| To do |
Using the data below, gather each line that includes the word "function".

| Working data |
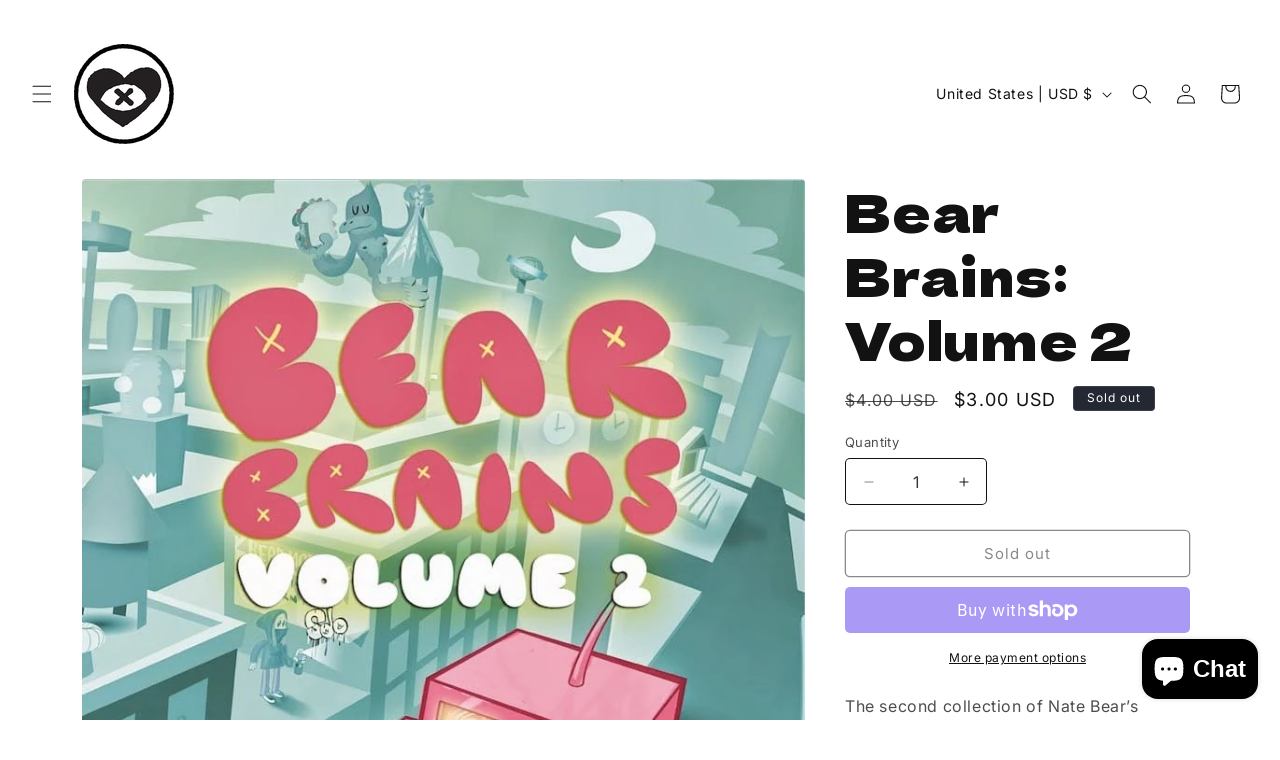

--- FILE ---
content_type: text/javascript
request_url: https://cdn.shopify.com/s/files/1/1335/8747/t/3/assets/clever_adwords_global_tag.js?shop=blindheartco.myshopify.com
body_size: -604
content:
$.getScript('https://www.googletagmanager.com/gtag/js?id=AW-1046275146', function(){


  window.dataLayer = window.dataLayer || [];
  function gtag(){dataLayer.push(arguments);}
  gtag('js', new Date());

  gtag('config', 'AW-1046275146');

| Exercise solution |
$.getScript('https://www.googletagmanager.com/gtag/js?id=AW-1046275146', function(){
  function gtag(){dataLayer.push(arguments);}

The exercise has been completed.